Selon Reporterre, le statut du fermage, conçu pour sécuriser l’accès des petits paysans à la terre, célèbre ses 80 ans cette année. Pourtant, ses dispositifs, censés protéger les exploitations familiales, sont aujourd’hui massivement exploités par les grands exploitants. Un phénomène qui aggrave les difficultés d’accès au foncier, premier obstacle à l’installation des nouveaux agriculteurs.

Ce qu'il faut retenir

  • Le statut du fermage, créé en 1946, fête ses 80 ans en 2026 mais voit ses failles exploitées par les grands exploitants.
  • Ce statut devait sécuriser l’accès à la terre pour les petits paysans, un enjeu majeur pour l’installation agricole.
  • L’historien René Bourrigaud souligne deux moments clés de l’émancipation paysanne : 1789 et 1946.
  • Les grands exploitants détournent les règles pour accumuler des terres, au détriment des installations agricoles.
  • Le foncier reste le premier frein à l’entrée dans le métier d’agriculteur.

Un statut historique détourné par les puissants

Instauré en 1946 après la Libération, le statut du fermage avait pour objectif de libérer les paysans de la tutelle des grands propriétaires terriens. Soixante-dix ans plus tard, il est toujours présenté comme un rempart contre la spéculation foncière et un outil d’accès à la terre pour les petites exploitations. Pourtant, selon Reporterre, ses mécanismes sont aujourd’hui systématiquement contournés par les plus gros exploitants agricoles. Ces derniers utilisent des montages juridiques ou financiers pour s’accaparer des parcelles, souvent au détriment des projets d’installation de jeunes agriculteurs.

À Nantes (Loire-Atlantique), où Reporterre a mené son enquête, ce phénomène est particulièrement visible. Les grands exploitants, parfois issus de groupes industriels ou de holdings, rachètent des terres à prix d’or ou signent des baux ruraux à long terme pour bloquer l’accès aux nouveaux venus. Autant dire que le statut du fermage, conçu pour protéger, devient un outil de concentration foncière.

Deux moments clés dans l’histoire paysanne

L’historien René Bourrigaud, spécialiste de l’histoire rurale, rappelle que l’émancipation des paysans s’est jouée en deux étapes majeures. D’abord, en 1789, avec l’abolition des privilèges qui met fin à la domination des seigneurs sur les terres. Ensuite, en 1946, avec la création du statut du fermage, qui devait permettre aux paysans de louer des terres à des conditions stables et équitables.

Pourtant, Bourrigaud souligne que ces avancées historiques sont aujourd’hui menacées par la financiarisation de l’agriculture. « Le statut du fermage a permis aux petits paysans de respirer après des siècles de servitude.

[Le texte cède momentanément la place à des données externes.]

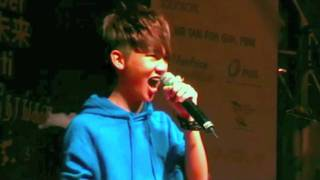 Video Shawn Tok @ Boon Lay Countdown 2012 - My Anata download MP3, 3GP, MP4, WEBM, AVI, FLV November 2018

Mais aujourd’hui, il est détourné par ceux qui ont les moyens de contourner la loi », explique-t-il. Un constat qui interroge : comment un outil conçu pour protéger peut-il devenir un levier de domination ?

Le foncier, premier obstacle à l’installation des agriculteurs

L’accès à la terre est le premier défi rencontré par les porteurs de projets agricoles. Sans terre, impossible de s’installer, de produire ou de se développer. Pourtant, les prix des parcelles ont explosé ces dernières années, rendant l’accès à la propriété inabordable pour la plupart des jeunes agriculteurs. Les baux ruraux, censés offrir une alternative, sont souvent signés pour de longues durées, verrouillant le marché.

Dans ce contexte, les grands exploitants, disposant de capitaux importants, rachètent massivement des terres ou signent des contrats avantageux avec les propriétaires. Résultat : les petits paysans se retrouvent exclus du marché, faute de moyens ou de visibilité. Reporterre cite plusieurs cas concrets en Pays de la Loire, où des exploitations familiales ont dû renoncer à s’installer faute de trouver des terres disponibles.

Et maintenant ?

Plusieurs pistes sont évoquées pour réformer le statut du fermage et limiter les abus. Des associations paysannes réclament une révision des règles de location et un encadrement plus strict des prix. Du côté des pouvoirs publics, une réflexion est en cours sur la création d’un observatoire national du foncier agricole, afin de mieux suivre les transactions et d’identifier les montages suspects. Reste à voir si ces mesures suffiront à inverser la tendance. La prochaine loi agricole, attendue d’ici fin 2026, pourrait apporter des réponses.

Pour les défenseurs du statut du fermage, l’enjeu est clair : sauver un outil conçu pour protéger les petits paysans avant qu’il ne devienne un simple parchemin historique.

Le statut du fermage, créé en 1946, permet aux agriculteurs d’accéder à la terre via des baux ruraux, sans avoir à acheter des parcelles souvent hors de prix. Il offre une sécurité juridique et limite la spéculation foncière, un problème majeur dans un contexte où les terres agricoles deviennent un placement financier attractif.